そんなことしてるヒマあったら仕事しろよ(もちろん仕事もしてるんだが…)って話だが、気持ちが連続的にハイになってるせいか、ついついblogなどに入れ込んで11月も19回目の投稿となり過去タイ記録。忙しい時ほどなんか本筋とはちがったことしちゃうってあるね。いきなり大掃除始めたりさ…(実はそれもやったが)。ま、それはそうとこうして多忙を極めてる理由が生業の仕事であれ、まったくの趣味的な事柄であれ、それらは全て自分の意識(あるいは無意識)の中から発生したものであることに間違いはなく、であればなおさらそれらを「忙しい」の一言で秩序を失った“混乱”の内に押しとどめること忍びなく、なんとかせめて“混沌(カオス*英語圏でのchaosは「ハチャメチャな」っていうネガティヴな語感がともない、一方仏教的には「空」に等しいらしい)”へとたどりつきつたいところ。そのためにたぶん言葉にして整理して記録してblog書いたり、俳句などしてるわけですね…きっと。そういう意味では掃除も混乱の中から秩序を取り戻すためには有効ということでしょう。というわけで陶磁器用の仕事場をなんとなく大掃除して、本日から日本橋三越恒例「酒器展」(12/21〜27)参加のための絵付け作業に入る。また来年1月の二人展(ナカムラジン+神林學/祈りのカタチ-spiritual form/仮題/ギャラリーオカベ)に出展予定の[bodhisattva-如意]のパネル下地+背景色をシルクスクリーンで仕上げることにしモアブ・エディションに発注。なお、同展オープニングでは篠笛奏者ことさんの演奏を予定しています。こちらも是非お楽しみに。

**指示**:
ブログ記事のうち、「そんなことしてるヒマあったら」から「す。こちらも是非お楽しみに。」までを一字も変えずに抜き出しなさい。 この後の資料は、上のブログ記事とは別の出典から取ったものである。

**格納データ**:
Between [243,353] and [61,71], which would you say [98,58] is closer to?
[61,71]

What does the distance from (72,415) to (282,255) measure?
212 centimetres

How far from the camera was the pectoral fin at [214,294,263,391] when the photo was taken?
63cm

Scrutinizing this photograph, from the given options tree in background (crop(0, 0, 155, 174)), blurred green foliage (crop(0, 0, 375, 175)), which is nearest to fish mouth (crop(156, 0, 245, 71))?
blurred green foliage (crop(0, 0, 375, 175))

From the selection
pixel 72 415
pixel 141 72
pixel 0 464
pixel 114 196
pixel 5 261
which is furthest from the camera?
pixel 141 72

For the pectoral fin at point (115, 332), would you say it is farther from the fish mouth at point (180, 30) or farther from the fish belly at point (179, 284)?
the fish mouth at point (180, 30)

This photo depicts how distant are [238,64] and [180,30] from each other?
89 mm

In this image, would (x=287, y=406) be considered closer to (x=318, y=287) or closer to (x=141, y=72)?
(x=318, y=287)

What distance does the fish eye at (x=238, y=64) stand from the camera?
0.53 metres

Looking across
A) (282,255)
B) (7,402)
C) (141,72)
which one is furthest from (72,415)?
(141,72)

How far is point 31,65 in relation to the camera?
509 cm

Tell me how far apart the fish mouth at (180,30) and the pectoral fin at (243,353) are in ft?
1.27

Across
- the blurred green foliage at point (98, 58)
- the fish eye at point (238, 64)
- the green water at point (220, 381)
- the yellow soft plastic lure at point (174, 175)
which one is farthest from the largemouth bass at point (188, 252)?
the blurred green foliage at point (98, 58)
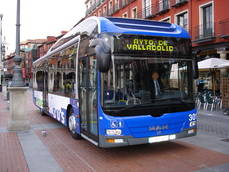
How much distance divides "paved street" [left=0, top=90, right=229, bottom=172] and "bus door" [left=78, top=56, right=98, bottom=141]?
0.57m

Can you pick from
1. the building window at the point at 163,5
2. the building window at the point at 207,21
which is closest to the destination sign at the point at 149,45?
the building window at the point at 207,21

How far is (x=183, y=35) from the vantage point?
6.17 m

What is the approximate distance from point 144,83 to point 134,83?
0.76ft

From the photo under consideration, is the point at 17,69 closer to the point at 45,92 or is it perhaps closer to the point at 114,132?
the point at 45,92

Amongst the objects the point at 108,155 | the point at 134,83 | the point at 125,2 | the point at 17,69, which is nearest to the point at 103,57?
the point at 134,83

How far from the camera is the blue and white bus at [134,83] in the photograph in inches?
211

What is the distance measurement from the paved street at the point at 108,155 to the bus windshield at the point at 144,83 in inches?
45.9

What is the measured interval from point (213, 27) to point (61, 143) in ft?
55.8

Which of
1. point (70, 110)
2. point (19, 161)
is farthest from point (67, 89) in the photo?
point (19, 161)

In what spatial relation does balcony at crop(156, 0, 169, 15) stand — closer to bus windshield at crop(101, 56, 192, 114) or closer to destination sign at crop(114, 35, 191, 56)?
destination sign at crop(114, 35, 191, 56)

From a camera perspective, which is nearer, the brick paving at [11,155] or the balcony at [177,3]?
the brick paving at [11,155]

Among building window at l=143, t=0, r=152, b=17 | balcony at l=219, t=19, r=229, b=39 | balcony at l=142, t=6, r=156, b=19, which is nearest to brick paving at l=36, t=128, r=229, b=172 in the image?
balcony at l=219, t=19, r=229, b=39

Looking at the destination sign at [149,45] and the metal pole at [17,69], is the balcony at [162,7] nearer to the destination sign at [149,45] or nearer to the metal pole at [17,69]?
the metal pole at [17,69]

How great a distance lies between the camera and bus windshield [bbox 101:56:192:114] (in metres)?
5.36
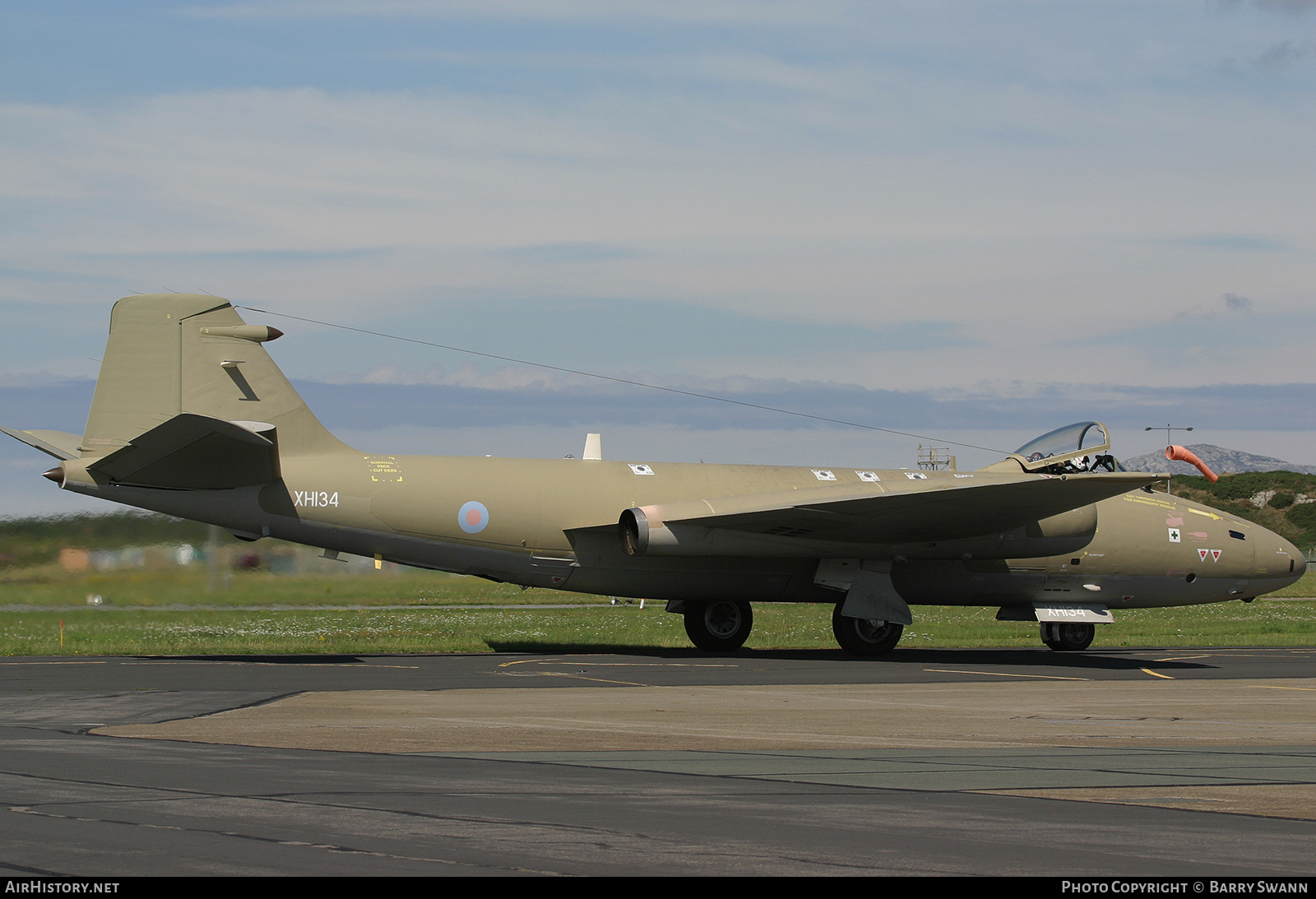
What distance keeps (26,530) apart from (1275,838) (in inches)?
890

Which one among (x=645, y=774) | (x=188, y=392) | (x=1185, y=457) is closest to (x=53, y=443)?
(x=188, y=392)

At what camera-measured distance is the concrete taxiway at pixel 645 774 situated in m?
6.33

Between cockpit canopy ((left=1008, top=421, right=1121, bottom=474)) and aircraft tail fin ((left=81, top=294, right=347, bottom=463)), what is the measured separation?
14.2m

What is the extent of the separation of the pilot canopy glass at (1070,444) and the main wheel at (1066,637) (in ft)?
13.0

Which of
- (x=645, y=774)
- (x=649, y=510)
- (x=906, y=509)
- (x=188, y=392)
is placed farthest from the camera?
(x=649, y=510)

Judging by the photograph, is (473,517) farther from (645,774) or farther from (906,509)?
(645,774)

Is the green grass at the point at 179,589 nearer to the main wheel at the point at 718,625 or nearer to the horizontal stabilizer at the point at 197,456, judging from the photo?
the horizontal stabilizer at the point at 197,456

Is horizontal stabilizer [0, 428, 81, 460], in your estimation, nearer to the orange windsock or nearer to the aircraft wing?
the aircraft wing

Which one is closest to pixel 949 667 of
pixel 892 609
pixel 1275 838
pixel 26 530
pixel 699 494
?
pixel 892 609

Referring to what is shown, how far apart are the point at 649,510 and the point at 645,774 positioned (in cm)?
1428

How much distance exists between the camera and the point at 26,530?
23734 mm

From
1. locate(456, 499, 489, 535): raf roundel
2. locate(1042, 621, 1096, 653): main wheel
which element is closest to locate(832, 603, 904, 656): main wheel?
locate(1042, 621, 1096, 653): main wheel

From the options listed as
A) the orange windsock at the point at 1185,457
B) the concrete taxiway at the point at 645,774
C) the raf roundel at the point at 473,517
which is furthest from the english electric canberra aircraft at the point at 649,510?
the concrete taxiway at the point at 645,774

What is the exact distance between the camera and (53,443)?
2253 cm
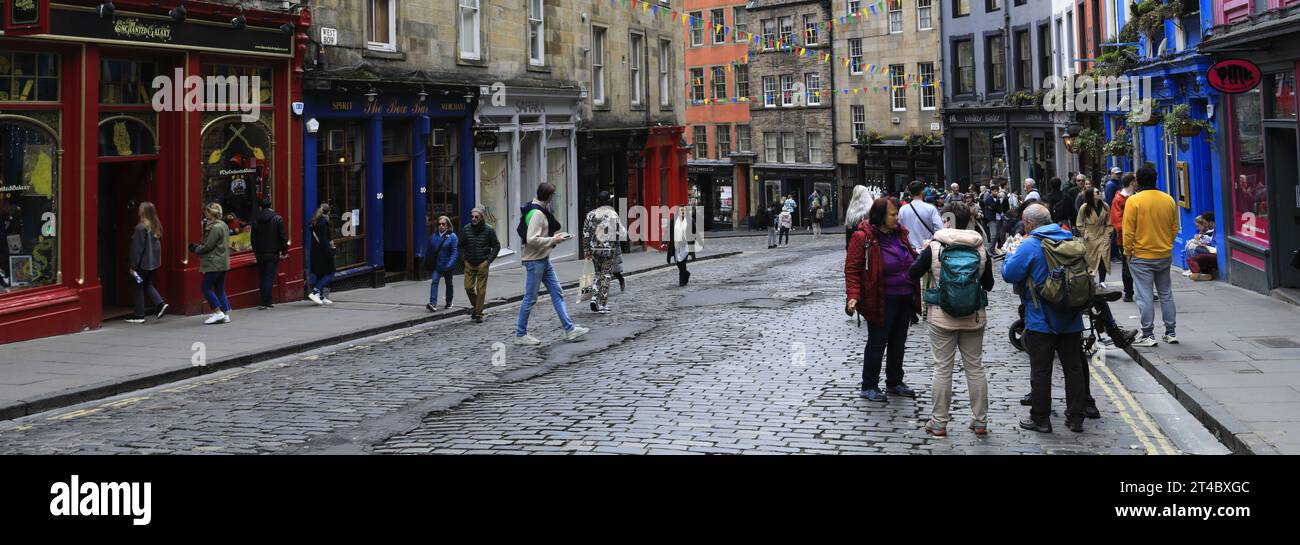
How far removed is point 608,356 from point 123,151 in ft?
26.9

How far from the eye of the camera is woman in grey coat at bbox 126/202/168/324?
56.5 feet

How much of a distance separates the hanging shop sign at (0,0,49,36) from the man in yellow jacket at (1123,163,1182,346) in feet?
39.6

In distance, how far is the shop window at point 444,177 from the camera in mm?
26109

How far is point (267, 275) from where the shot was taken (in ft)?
63.9

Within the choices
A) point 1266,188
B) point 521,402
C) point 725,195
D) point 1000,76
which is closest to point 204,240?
point 521,402

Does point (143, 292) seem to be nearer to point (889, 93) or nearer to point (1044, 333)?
point (1044, 333)

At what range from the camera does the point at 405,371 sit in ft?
43.4

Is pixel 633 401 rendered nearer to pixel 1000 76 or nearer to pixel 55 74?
pixel 55 74

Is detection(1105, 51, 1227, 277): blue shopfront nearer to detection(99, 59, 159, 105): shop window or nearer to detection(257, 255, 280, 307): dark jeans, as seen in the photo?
detection(257, 255, 280, 307): dark jeans
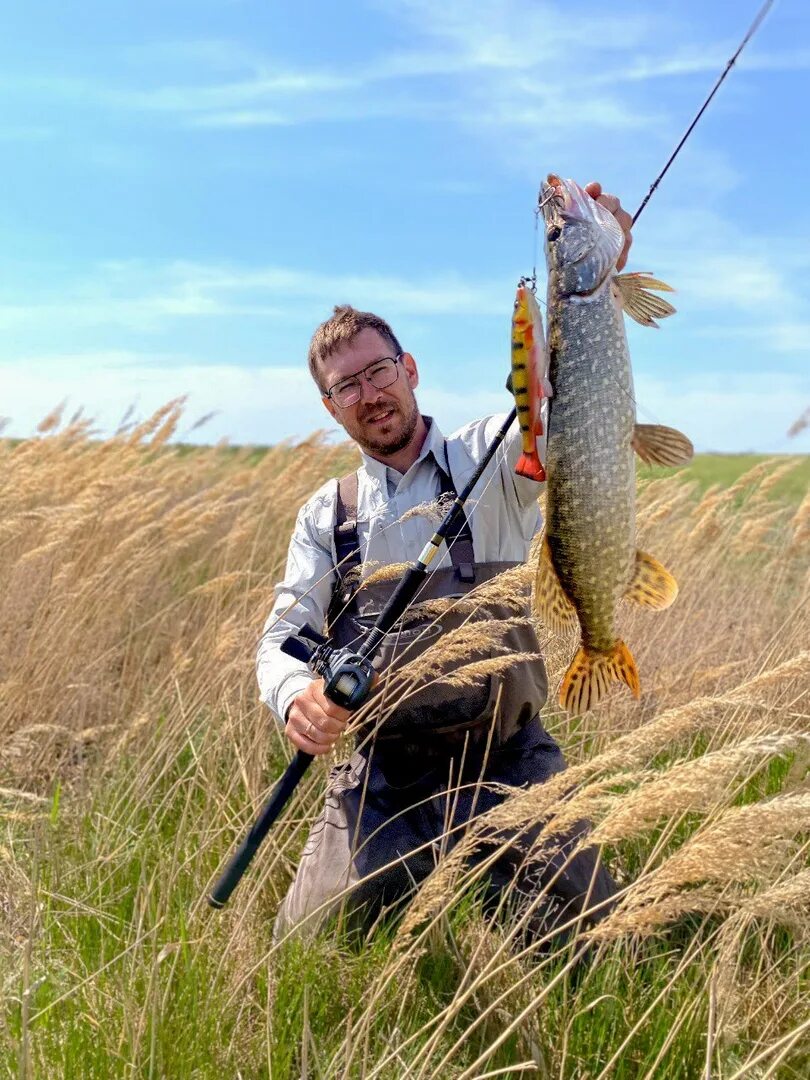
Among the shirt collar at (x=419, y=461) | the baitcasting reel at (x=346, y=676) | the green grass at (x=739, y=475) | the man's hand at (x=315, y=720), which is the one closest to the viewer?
the baitcasting reel at (x=346, y=676)

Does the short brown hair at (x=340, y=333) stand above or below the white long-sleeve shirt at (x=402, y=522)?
above

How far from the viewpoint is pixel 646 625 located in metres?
4.96

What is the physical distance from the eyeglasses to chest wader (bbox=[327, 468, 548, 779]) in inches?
14.1

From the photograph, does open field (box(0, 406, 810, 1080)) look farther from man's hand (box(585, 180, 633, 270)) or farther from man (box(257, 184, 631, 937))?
man's hand (box(585, 180, 633, 270))

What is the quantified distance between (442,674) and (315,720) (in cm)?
46

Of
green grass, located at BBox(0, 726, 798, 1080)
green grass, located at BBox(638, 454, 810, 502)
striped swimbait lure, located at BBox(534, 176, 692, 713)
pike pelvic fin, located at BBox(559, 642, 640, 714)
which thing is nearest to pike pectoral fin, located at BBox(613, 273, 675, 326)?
striped swimbait lure, located at BBox(534, 176, 692, 713)

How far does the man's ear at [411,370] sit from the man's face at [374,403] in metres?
0.09

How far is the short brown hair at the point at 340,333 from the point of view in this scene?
333cm

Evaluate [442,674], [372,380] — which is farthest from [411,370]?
[442,674]

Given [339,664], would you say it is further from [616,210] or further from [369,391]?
[616,210]

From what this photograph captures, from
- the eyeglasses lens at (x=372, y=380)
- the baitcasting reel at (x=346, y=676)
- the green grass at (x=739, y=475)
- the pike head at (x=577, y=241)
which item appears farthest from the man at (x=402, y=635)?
the green grass at (x=739, y=475)

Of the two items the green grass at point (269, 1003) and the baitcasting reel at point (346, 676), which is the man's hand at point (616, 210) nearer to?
the baitcasting reel at point (346, 676)

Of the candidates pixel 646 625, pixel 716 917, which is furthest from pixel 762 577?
pixel 716 917

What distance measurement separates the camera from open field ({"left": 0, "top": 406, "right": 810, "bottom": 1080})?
6.16ft
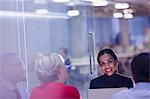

**解答**:
そんなことしてるヒマあったら仕事しろよ(もちろん仕事もしてるんだが…)って話だが、気持ちが連続的にハイになってるせいか、ついついblogなどに入れ込んで11月も19回目の投稿となり過去タイ記録。忙しい時ほどなんか本筋とはちがったことしちゃうってあるね。いきなり大掃除始めたりさ…(実はそれもやったが)。ま、それはそうとこうして多忙を極めてる理由が生業の仕事であれ、まったくの趣味的な事柄であれ、それらは全て自分の意識(あるいは無意識)の中から発生したものであることに間違いはなく、であればなおさらそれらを「忙しい」の一言で秩序を失った“混乱”の内に押しとどめること忍びなく、なんとかせめて“混沌(カオス*英語圏でのchaosは「ハチャメチャな」っていうネガティヴな語感がともない、一方仏教的には「空」に等しいらしい)”へとたどりつきつたいところ。そのためにたぶん言葉にして整理して記録してblog書いたり、俳句などしてるわけですね…きっと。そういう意味では掃除も混乱の中から秩序を取り戻すためには有効ということでしょう。というわけで陶磁器用の仕事場をなんとなく大掃除して、本日から日本橋三越恒例「酒器展」(12/21〜27)参加のための絵付け作業に入る。また来年1月の二人展(ナカムラジン+神林學/祈りのカタチ-spiritual form/仮題/ギャラリーオカベ)に出展予定の[bodhisattva-如意]のパネル下地+背景色をシルクスクリーンで仕上げることにしモアブ・エディションに発注。なお、同展オープニングでは篠笛奏者ことさんの演奏を予定しています。こちらも是非お楽しみに。